The Edmonton portion of the hearings is focused on the economic impact of the project and has so far sat for five days with 10 more days on the agenda beginning next Monday, allowing a list of critics and supporters of the project to cross-examine Enbridge officials in minute detail over company estimates that the pipeline would boost Canada’s gross domestic product by $312 billion over 25 years.
The hearings not only present critics with an opportunity to grill Enbridge officials, they also give groups such as the Alberta Federation of Labour a platform to present their own arguments that by shipping raw bitumen offshore, the pipeline represents a loss of refining jobs in Alberta.
The hearings are giving us not just Enbridge’s argument for the pipeline but the critics’ counter-arguments. The joint review panel is hearing from every conceivable corner in this debate before submitting its final report at the end of 2013, not that any actual debate has broken out on the floor of the hearings.
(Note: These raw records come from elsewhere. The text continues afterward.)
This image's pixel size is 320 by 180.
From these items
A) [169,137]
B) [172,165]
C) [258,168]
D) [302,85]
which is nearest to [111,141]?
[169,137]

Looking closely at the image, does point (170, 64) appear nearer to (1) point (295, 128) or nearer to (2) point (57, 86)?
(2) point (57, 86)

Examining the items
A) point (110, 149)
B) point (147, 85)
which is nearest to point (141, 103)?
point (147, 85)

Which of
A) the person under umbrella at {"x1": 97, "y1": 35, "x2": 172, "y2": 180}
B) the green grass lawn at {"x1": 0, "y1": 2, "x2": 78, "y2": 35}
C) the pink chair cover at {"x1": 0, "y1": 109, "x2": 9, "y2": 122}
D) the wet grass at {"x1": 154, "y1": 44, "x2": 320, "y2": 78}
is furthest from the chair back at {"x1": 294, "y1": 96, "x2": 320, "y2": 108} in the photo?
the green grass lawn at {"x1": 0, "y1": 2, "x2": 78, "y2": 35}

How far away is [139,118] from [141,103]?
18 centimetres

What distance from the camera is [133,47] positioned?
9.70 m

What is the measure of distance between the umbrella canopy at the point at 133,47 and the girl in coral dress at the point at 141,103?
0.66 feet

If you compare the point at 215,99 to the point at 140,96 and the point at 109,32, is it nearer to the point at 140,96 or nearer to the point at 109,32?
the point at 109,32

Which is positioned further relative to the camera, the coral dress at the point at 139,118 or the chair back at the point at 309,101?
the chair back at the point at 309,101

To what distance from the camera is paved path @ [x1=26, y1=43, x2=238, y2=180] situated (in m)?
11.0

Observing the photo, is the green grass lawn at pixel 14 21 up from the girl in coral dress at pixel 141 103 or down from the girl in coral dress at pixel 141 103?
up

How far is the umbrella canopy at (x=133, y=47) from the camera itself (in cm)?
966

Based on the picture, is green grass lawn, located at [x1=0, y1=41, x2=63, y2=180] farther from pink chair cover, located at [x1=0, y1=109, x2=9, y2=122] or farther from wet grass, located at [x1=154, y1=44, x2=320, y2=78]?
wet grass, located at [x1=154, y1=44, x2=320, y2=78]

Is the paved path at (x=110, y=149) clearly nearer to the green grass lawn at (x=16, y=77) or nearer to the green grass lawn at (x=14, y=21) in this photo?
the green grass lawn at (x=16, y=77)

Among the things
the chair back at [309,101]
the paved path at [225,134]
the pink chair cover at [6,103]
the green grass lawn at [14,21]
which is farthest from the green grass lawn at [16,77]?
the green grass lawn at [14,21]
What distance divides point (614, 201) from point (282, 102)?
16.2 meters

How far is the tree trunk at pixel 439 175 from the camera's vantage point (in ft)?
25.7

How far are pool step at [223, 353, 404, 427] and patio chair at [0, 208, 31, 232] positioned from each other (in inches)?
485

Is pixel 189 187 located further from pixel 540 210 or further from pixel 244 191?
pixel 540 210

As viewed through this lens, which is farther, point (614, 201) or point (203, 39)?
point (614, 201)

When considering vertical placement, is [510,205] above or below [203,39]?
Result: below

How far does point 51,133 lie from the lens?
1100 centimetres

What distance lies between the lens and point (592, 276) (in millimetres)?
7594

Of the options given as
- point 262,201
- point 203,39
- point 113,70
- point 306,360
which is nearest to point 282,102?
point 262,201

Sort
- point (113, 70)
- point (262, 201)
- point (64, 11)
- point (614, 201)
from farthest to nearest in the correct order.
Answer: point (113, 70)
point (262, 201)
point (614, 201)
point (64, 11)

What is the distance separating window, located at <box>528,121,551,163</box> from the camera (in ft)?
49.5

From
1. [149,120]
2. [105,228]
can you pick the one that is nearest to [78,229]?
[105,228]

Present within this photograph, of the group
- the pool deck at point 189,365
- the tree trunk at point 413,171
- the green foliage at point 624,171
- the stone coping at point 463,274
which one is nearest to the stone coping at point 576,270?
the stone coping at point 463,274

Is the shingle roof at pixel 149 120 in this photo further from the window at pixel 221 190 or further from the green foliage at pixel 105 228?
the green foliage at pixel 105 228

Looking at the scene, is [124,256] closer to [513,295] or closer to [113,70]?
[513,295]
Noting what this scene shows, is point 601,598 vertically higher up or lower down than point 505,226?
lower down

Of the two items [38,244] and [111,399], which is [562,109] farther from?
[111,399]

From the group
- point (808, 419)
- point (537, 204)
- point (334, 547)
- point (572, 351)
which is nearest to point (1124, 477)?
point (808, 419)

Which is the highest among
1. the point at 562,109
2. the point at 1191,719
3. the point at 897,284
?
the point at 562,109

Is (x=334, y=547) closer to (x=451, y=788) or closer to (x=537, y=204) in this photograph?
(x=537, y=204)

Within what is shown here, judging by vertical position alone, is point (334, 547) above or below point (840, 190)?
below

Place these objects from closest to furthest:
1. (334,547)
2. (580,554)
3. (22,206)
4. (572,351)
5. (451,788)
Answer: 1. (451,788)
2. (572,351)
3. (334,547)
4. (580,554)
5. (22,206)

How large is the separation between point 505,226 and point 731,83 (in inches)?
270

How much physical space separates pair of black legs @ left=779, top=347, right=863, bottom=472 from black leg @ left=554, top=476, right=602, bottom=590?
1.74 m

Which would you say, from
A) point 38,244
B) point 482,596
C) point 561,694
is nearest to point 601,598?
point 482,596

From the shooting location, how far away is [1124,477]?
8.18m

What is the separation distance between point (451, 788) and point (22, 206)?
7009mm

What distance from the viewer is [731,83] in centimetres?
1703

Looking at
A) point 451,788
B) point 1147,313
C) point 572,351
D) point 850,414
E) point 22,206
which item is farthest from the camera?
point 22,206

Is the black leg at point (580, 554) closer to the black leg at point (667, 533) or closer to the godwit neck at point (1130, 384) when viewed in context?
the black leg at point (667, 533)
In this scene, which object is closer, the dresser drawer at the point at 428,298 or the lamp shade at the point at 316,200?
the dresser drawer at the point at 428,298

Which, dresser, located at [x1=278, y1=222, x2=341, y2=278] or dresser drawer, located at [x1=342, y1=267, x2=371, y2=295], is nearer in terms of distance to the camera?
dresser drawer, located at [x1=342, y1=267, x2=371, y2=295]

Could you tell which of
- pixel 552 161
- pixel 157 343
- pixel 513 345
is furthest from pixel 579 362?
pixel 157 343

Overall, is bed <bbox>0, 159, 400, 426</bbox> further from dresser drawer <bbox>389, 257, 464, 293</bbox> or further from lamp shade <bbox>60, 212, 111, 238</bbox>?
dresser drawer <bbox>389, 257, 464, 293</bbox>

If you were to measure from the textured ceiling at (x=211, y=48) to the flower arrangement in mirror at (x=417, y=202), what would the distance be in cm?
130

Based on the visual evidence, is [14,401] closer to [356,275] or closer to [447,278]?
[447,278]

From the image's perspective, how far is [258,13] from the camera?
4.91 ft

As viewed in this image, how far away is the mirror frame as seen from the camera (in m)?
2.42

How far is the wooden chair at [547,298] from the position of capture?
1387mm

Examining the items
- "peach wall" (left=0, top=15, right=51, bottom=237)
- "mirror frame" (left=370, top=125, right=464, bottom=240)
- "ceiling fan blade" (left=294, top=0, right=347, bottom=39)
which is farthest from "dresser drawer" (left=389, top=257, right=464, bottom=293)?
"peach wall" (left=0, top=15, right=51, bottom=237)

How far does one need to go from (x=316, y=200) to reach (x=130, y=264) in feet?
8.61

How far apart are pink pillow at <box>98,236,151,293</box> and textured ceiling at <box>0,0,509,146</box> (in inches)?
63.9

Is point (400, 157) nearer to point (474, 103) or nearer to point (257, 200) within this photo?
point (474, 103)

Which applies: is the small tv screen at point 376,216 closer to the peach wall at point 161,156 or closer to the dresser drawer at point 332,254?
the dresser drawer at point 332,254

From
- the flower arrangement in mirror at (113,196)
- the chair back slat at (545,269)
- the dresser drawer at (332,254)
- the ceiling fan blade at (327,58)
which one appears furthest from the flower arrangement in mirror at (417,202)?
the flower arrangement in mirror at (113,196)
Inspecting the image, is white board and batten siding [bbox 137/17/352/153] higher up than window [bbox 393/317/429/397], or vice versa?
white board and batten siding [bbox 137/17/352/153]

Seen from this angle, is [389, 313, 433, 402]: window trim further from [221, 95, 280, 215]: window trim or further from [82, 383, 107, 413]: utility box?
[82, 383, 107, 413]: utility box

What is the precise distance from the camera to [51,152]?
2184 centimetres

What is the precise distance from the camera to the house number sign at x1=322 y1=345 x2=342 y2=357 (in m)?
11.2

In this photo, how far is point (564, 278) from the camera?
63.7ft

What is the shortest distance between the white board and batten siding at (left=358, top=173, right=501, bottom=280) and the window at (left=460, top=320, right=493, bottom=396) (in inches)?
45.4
Because the joint review panel is a quasi-judicial body with the power to swear in witnesses, it strives to maintain a decorum more befitting a court.
What the panel and the public are therefore seeing is a cold, bloodless look at the pros and cons of the most contentious energy project in the country.
Emotions might run a little higher in October and November when the hearings move to Prince Rupert and Prince George to examine the much more hot-button issues of pipeline safety, spill response and the effect of a spill on the coastal environment.
If Enbridge officials are feeling frustration with the pressure being applied by pipeline critics, they really have no one to blame but themselves. Enbridge badly tarnished its own reputation by allowing more than three million litres of oil to spill into Michigan’s Kalamazoo River in 2010, opening itself up to condemnation by the U.S. government that likened company officials to the bungling Keystone Kops of silent movie fame.
Given the emotions the 1,200-kilometre project is stirring on both sides of the debate (and both sides of the Alberta-B.C. border), we need to judge this project calmly and coolly. That’s what the joint review panel is offering us: a dispassionate examination of whether the Northern Gateway pipeline is indeed in the “vital interest” of Canada.